Araz'ın kendisine seslenişini duyuyordu fakat ne ağzını açabilecek, ne de onunla daha fazla savaşabilecek güce sahipti. Bu odada onunla birlikte geçirdiği iki gecenin sonunda asla kararının değişmeyeceğini bile bile konuşmuştu hep adam onunla. Yapmaması gerektiğini fısıldamış, kendisini böyle bir tehlikeye atmaması gerektiğini söylemişti. Fakat Araz her konuştuğunda Samira tüm bu çabalarının ne kadar boş olduğunu kanıtlamak istercesine sadece suratına boş boş bakmakla yetinmişti.

"Hata yapıyorsun."

Samira'nın eli tuttuğu kulpun üzerinde durdu bir süre. Öylesine düz bir surat ifadesine sahipti ki, sanki ruhu bedeninden çoktan çekilmiş gibiydi. Zaten beyaz olan teni tamamen solarak kül rengine çevrilmişti.

"Onlar da yaptılar." diye konuştu düz bir sesle. "Çok daha büyüğünü yaptılar."

Araz ne diyeceğini bilemedi. "Önce annemin canını aldılar, sonrada benim." Sesine saklanan acıyı sağır olsa duyar, yüzündeki kederi kör olsa görürdü. Samira haftalardır öyle çok yıpratıyordu ki kendisini, incecik kalmış beli, solarak rengini kaybetmiş kemikli yüzünden dahi belliydi. "Eğer sen benimle evlenebildiysen, nikâhımızın kıyıldığı gün geçip karşıma sevgilin için hesap sorabildiysen, düğün günümde kocamın karısından dayak yiyecek kadar alçaldıysam ben tüm bunlar sadece onların yüzünden."

Araz bal kadar açık bir sarının tonuna sahip olan gözlerini kısarken sırtını hemen arkasındaki duvara yaslamıştı. Elini kaldırarak yeni yeni yeşeren sakallarının üzerine bastırdı. "Fırsatını bulduğun her an geçmişi yüzüme vurmaktan asla geri durmayacaksın değil mi?"

Samira kısık sesli soluğunu serbest bıraktı, başı omzunun üzerinden sözde kocasına çevrilirken yüzünde morga saklanmış cansız bir bedenin soğukluğu vardı. "Fırsatını bulduğum her an bana zarar veren herkese karşılığını misliyle geriye vermeye yemin ettim ben." diye konuştu, sesi cinayet sonrasında kendisini bile isteye ele veren bir katilin soğukkanlılığını taşıyordu. "Bana zarar veren herkese acı çektirmeye yemin ettim ben."

Samira'nın dudakları buz gibi bir ifadeyle iki yana kıvrıldı. "Sen şimdi ister inan ister inanma bana ama sende tüm yaptıklarının bedelini ödeyeceksin." dedi hırs dolu bir ifadeyle. "Elime bıçak dahi almadan söküp atacağım kalbini, kendi gözlerinle seyredeceksin."

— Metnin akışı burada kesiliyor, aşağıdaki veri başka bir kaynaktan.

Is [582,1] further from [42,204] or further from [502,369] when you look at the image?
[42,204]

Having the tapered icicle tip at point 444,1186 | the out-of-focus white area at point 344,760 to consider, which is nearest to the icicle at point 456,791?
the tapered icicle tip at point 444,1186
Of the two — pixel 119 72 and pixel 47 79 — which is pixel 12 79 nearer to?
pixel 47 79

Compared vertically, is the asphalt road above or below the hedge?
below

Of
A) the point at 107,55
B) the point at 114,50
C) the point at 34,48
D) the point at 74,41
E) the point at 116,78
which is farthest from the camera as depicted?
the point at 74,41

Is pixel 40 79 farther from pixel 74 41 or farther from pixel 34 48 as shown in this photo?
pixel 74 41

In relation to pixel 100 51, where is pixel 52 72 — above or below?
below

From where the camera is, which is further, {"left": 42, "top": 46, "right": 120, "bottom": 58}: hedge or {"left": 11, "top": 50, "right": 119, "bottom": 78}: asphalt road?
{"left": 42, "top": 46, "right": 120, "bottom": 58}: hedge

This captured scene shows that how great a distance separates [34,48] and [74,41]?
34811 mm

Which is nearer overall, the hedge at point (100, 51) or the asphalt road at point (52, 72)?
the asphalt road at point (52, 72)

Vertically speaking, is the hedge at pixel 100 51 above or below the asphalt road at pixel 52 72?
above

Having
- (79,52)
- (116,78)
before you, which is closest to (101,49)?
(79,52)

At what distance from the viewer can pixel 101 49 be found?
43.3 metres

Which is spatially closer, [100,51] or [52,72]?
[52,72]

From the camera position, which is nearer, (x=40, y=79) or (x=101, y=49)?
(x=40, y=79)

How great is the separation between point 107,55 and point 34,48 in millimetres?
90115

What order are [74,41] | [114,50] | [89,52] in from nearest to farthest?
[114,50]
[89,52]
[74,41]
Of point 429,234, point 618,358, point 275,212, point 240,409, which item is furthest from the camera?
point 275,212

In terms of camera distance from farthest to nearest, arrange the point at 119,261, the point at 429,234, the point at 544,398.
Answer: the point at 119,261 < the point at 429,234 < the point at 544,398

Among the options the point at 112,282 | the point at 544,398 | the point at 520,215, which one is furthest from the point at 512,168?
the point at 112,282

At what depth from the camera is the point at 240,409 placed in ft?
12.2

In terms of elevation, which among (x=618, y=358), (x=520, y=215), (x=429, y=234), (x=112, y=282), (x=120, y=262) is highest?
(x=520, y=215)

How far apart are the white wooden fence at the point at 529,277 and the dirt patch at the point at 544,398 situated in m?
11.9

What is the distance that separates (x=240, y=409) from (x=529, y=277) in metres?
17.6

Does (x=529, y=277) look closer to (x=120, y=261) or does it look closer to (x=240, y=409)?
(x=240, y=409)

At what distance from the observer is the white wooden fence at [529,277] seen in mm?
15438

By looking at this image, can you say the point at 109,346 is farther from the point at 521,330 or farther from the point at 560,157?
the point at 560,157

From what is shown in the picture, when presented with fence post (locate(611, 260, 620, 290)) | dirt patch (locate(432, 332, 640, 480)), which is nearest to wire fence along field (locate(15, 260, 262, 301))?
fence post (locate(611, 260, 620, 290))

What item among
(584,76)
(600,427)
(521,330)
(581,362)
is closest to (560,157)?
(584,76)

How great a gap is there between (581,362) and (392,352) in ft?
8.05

Araz dişlerini bir birine kenetlerken karşısındaki kızın ne denli gözünün döndüğünün farkındaydı. Mesele onu gerçek anlamda daha tanımıyor olmasıydı, ne kadar ileriye gidebileceğini, neler yapabileceğini bilip önlem almama gibi bir durumun söz konusu dahi olmamasıydı. Bu demek oluyordu ki sözde karısının öfkesi dinene kadar onu gözünün önünden bir saniye ayırmaması gerekiyordu.

Samira kulpun üzerine koyduğu elini aşağı doğru indirerek kapıyı açtıktan hemen sonra oldukça sert bir şekilde çarparak odadan dışarıya doğru çıktı.

Her şeyin bir sırası vardı ve sıra şu an tam olarak anne bildiği anne katillerindeydi.

Attığı her adım ucu kanlı bir ok olup ayaklarına batıyor, aldığı her nefes bir kezzap gibi şah damarının üzerine serpiliyordu. Samira bugün, tam bu saatlerde bile isteye ölüme doğru yürüyordu. Bu gerçeğin kendisi de farkındaydı. Eğer işler gerektiği gibi yürümezse, babasının nefretinden sonra ihaneti de kendisinin üzerine çevrilirse, tüm söyledikleri bir iftira niteliği taşıyarak Samira'nın canına mal olacaktı.

Daha on dokuz yaşındaki küçük kız ölüme dahi kafa tutarak gerçeklerin peşini bırakmamak için elinden geleni yapacaktı.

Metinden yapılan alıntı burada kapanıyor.